§ **Questions about scene geometry**:

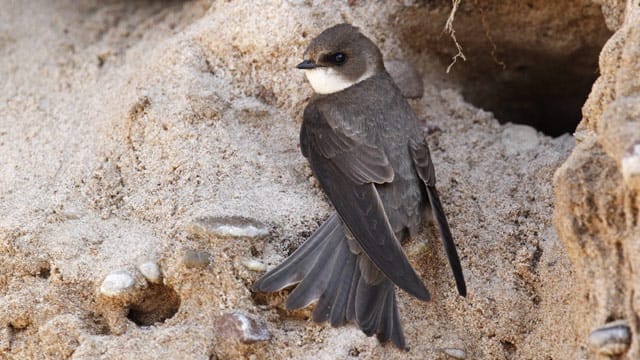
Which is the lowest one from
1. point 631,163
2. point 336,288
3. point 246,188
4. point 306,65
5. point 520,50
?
point 520,50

§ **Task instructions**:
Please set down the data above word for word, leaving out the pictures.

§ **Result of the task**:
Which is the lowest one from
1. point 631,163
2. point 336,288
3. point 246,188
4. point 306,65
5. point 520,50
?
point 520,50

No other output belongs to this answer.